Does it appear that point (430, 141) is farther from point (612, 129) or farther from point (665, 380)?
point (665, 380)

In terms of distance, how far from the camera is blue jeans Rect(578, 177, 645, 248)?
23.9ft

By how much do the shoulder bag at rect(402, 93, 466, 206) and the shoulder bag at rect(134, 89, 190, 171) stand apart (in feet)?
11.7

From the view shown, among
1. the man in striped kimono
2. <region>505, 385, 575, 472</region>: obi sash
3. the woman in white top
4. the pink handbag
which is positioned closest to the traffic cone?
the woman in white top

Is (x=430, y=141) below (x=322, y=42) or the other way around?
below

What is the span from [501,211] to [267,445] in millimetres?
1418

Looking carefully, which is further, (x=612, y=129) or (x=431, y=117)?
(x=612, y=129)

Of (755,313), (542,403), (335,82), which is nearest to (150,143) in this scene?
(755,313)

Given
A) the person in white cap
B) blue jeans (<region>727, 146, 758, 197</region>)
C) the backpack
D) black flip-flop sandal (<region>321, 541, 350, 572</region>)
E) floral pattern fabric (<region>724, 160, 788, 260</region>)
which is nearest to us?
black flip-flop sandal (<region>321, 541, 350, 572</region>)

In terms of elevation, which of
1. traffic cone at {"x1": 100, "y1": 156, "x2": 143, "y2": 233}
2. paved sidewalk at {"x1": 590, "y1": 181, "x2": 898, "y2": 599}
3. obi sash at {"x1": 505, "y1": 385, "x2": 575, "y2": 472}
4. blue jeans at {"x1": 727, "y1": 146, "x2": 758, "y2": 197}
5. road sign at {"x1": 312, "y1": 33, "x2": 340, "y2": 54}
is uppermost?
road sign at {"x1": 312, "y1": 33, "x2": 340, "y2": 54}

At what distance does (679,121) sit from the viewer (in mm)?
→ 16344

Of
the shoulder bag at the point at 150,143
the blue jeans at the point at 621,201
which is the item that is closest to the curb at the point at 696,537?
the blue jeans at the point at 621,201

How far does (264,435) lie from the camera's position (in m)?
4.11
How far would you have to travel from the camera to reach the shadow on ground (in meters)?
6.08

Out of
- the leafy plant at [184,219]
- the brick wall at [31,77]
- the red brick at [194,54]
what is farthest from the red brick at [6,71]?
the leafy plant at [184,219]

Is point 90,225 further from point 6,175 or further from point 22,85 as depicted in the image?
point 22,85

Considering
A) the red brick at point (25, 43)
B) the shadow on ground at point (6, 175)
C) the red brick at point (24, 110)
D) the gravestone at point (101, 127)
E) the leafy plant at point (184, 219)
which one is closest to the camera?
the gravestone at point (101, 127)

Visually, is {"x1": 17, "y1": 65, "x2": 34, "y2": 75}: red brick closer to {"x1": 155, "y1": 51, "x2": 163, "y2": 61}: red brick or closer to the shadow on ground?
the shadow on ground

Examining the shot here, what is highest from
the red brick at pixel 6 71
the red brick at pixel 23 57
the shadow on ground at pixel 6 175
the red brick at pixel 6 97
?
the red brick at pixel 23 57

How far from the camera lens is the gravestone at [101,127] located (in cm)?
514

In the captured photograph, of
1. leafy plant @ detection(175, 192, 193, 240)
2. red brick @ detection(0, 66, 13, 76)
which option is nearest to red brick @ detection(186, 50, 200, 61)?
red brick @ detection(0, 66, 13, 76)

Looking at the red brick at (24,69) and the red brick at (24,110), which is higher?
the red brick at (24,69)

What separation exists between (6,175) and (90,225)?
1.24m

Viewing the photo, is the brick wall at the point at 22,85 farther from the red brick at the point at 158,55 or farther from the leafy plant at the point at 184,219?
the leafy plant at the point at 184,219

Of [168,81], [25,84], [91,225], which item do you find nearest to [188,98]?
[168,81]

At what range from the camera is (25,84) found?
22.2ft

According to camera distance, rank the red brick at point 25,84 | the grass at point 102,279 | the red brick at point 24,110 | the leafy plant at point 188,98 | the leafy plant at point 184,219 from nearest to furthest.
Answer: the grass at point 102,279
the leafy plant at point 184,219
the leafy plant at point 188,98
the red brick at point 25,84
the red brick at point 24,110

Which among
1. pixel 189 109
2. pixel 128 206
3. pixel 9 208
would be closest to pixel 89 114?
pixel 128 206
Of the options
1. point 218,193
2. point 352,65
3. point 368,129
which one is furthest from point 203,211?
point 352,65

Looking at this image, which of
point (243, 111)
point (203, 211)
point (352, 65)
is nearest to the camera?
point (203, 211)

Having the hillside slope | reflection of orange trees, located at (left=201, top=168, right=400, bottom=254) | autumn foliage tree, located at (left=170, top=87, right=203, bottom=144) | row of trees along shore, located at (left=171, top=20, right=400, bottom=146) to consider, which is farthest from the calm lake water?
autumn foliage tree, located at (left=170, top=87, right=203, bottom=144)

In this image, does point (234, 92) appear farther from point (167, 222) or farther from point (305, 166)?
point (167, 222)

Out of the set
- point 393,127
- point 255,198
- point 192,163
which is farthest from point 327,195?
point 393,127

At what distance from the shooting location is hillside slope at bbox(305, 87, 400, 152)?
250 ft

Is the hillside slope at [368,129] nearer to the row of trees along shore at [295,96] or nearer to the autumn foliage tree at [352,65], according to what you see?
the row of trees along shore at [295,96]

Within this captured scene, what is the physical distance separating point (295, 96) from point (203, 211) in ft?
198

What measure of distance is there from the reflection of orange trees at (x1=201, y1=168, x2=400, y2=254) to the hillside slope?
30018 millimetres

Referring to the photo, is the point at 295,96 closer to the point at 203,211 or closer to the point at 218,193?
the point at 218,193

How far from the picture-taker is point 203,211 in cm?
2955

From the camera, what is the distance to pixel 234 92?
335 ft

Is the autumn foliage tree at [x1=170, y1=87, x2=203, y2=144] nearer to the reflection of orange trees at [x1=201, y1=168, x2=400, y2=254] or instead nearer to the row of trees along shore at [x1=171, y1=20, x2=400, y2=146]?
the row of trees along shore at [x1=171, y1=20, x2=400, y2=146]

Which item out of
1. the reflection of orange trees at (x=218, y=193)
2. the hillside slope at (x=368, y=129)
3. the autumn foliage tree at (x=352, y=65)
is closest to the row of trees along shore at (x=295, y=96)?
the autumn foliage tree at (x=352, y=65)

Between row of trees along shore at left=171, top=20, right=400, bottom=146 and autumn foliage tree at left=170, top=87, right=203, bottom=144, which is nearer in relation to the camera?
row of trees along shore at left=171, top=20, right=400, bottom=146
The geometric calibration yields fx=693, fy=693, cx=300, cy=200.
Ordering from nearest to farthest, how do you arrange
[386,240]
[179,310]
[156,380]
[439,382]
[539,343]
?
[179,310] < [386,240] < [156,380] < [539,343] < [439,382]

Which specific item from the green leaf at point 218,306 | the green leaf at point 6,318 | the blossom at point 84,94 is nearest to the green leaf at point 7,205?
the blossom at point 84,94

Aim: Please reproduce the records word for word, starting with the line that contains "The geometric calibration" and going on through the last line of the records.

Written answer:
The geometric calibration yields fx=693, fy=693, cx=300, cy=200.
Ordering from nearest to farthest, how do you arrange
[386,240]
[179,310]
[156,380]
[439,382]
[539,343]
?
[179,310] < [386,240] < [156,380] < [539,343] < [439,382]

Which specific item from the green leaf at point 218,306 | the green leaf at point 6,318 | the blossom at point 84,94 is nearest to the green leaf at point 7,205?
the blossom at point 84,94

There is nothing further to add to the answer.